I've also experienced a similar behavior, but in my case, the child process doesn't die on startup. When a request is received, it fetches a lot of data from a database to process it. As soon as the machine RAM exceeds 4-5GB, the child process dies. Now my machine's RAM is 64GB and when I was testing, there was no other request to cause RAM congestion.

However, I noticed that if I run it in a single worker mode, it does not happen.

Here's the issue link I posted https://stackoverflow.com/questions/79311202/fastapi-child-process-gets-killed-even-with-enough-unused-ram-and-cpu-left-in-th?noredirect=1#comment139857620_79311202

sriramr98 avatar Dec 30 '24 10:12 sriramr98

I updated from version 0.27.0 to 0.34.0 and started experimenting this same issues with FastAPI

Ricardonacif avatar Jan 03 '25 14:01 Ricardonacif

I assume the ping pong protocol to figure out if child is alive is probably buggy and is killing healthy child processes.

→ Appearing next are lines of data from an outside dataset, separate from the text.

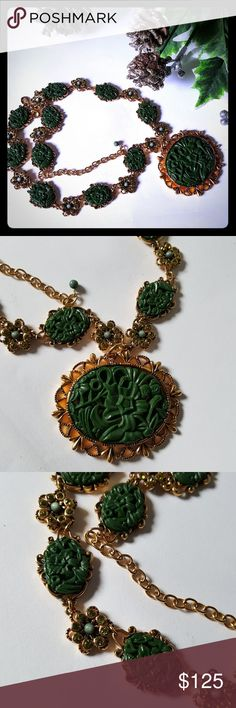 Gorgeous Joan Rivers Celluloid Necklace This is a very pretty Joan Rivers Vintage Statement Piece. It is goldtone and has carved celluloid with flowers. Enhanced with green rhinestones and a blue pearl like bead to make flowers. In excellent vintage condition. May include some wear due to this being a vintage item. Sold as is. Vintage Jewelry Necklaces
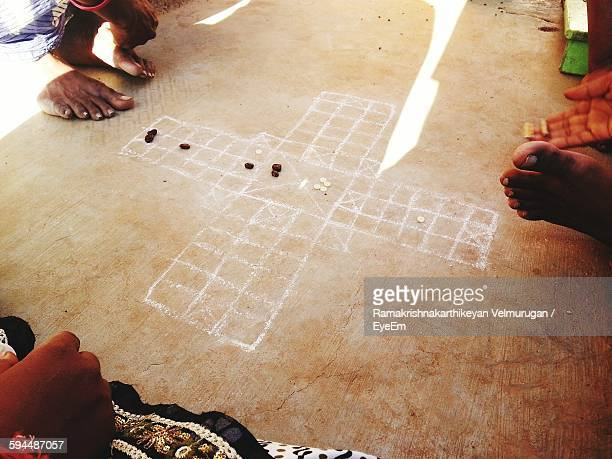 Low Section Of People Playing Old-Fashioned Ludo On Floor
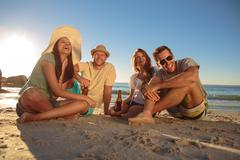 Laughing friends partying on the beach with beers - stock photo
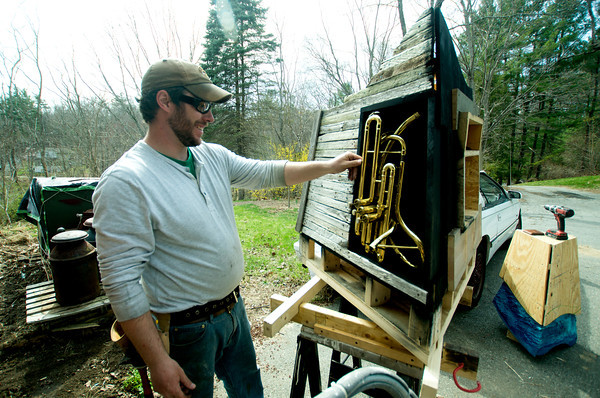 Artist Sean Bixby fits in a piece of a baritone horn into the Pentucket Arts project at his Merrimac home.
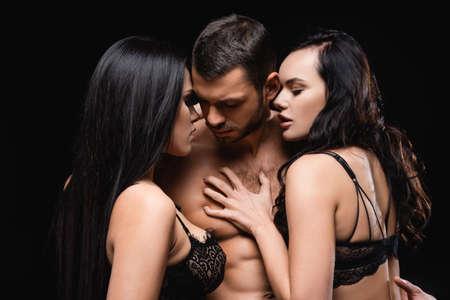 man near seductive, brunette women seducing him isolated on black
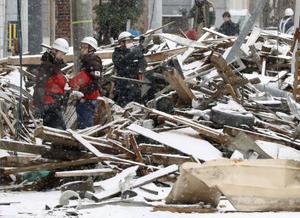 爆発のあった現場付近を調べる総務省消防庁の職員ら=18日午前、札幌市豊平区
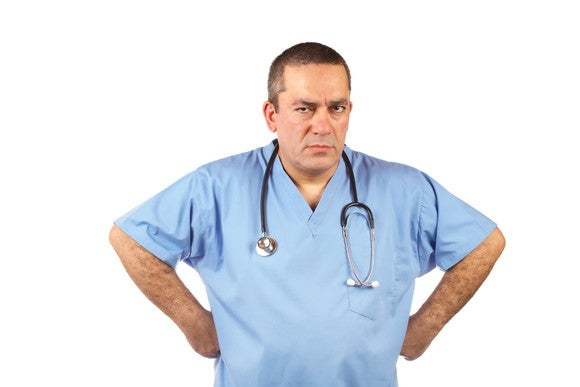 An angry doctor with his hands on his hips.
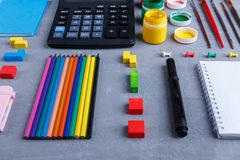 Anordnung für Bleistifte, Taschenrechner, Farben mit Bürsten, Zeichenstifte und ein Notizbuch Lizenzfreie Stockbilder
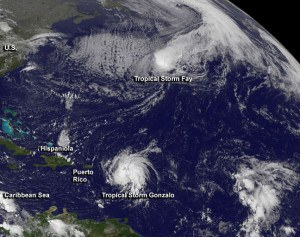 This visible image from NOAA's GOES-East satellite on Oct. 13 at 1145 UTC (7:45 a.m. EDT) shows Tropical Storm Fay northeast of Bermuda and Tropical Storm Gonzalo over the Lesser Antilles. Image Credit:  NASA/NOAA GOES Project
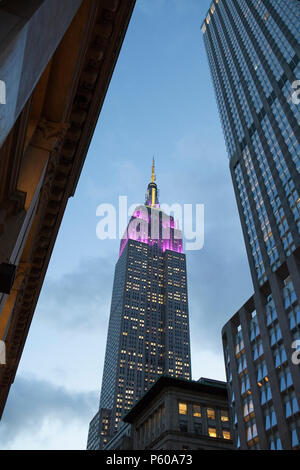 The art-deco architecture of New York's Empire State Building reaches into the dusk sky - Stock Photo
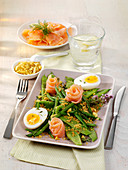 A platter of beans with smoked salmon and boiled eggs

threading.Thread is used to always pong, but that won't exactly work due to GIL. So if you're starting a big process that has a lot of imports, that will not allow this ponging loop to run.

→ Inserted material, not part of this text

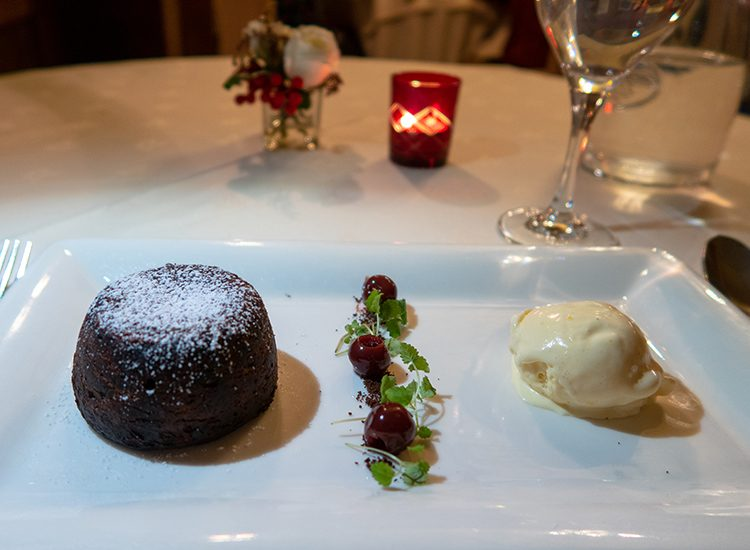 Pudding at Gliffaes Country House Hotel. A chocolate fondant sits on the left hand side of a rectangular white china plate. A scoop of vanilla icecream sits on the right hand side of the plate, and in between is a line of three cherries and grated chocolate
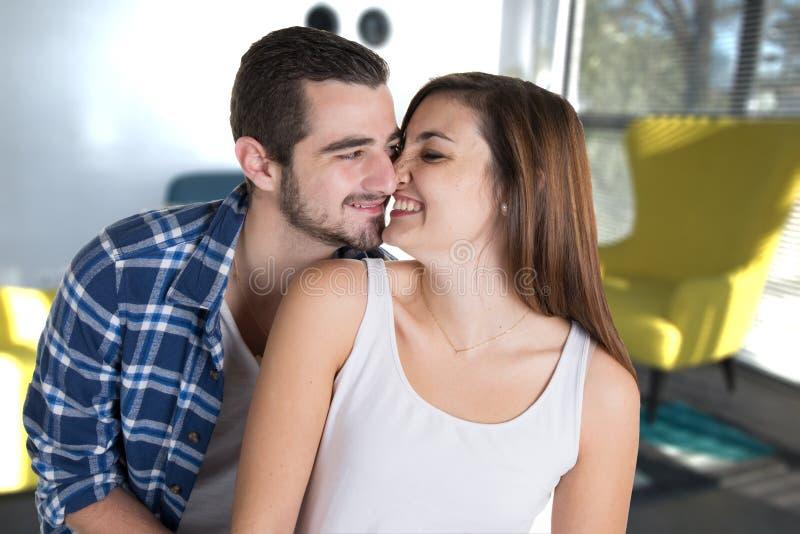 Vrolijk romantisch paar van minnaars die in huiswoonkamer knuffelen in het huis van de jaren '50stijl stock afbeelding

Or, if you're loading/parsing a lot of data into memory (and not using multiprocessing but threading or just normal asyncio) it's possible this ponging loop won't run.

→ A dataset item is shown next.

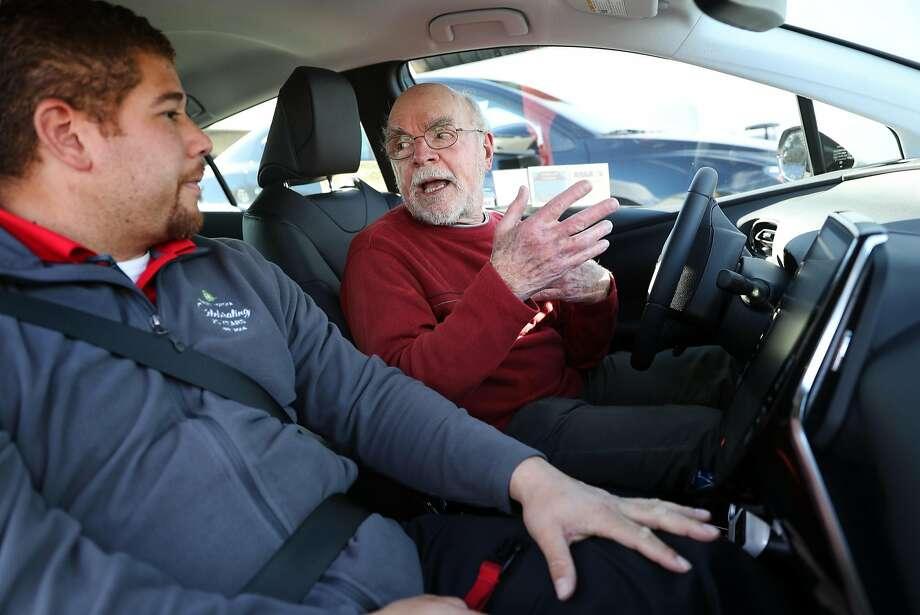 Bob Plantz (right) discusses a Toyota Prius Prime with Hansel Toyota's Cameron Hart in Petaluma. Photo: Scott Strazzante, The Chronicle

vjeranc avatar Feb 18 '25 10:02 vjeranc

Hello, I also have been impacted by this issue. My API interface is Flask API. but I created the convert to be handled as an asgi interface.

when I set the workers to more than 1, it would be killed automatically

I have received so many log like this.

INFO:     Waiting for child process [23]
INFO:     Child process [23] died

But it's fine when I set the worker only 1.

Host Version

lsb_release -a
No LSB modules are available.
Distributor ID:	Ubuntu
Description:	Ubuntu 22.04.5 LTS
Release:	22.04
Codename:	jammy

Uvicorn Version

 uvicorn --version
Running uvicorn 0.34.0 with CPython 3.10.12 on Linux

restuhaqza avatar Mar 09 '25 08:03 restuhaqza

It means that the polling thread did not start when the process was spawned. Uvicorn main process kills the child if it does not pong to its ping. That's the log you're seeing. Child did not die, it just did not yet start the thread that is always ponging.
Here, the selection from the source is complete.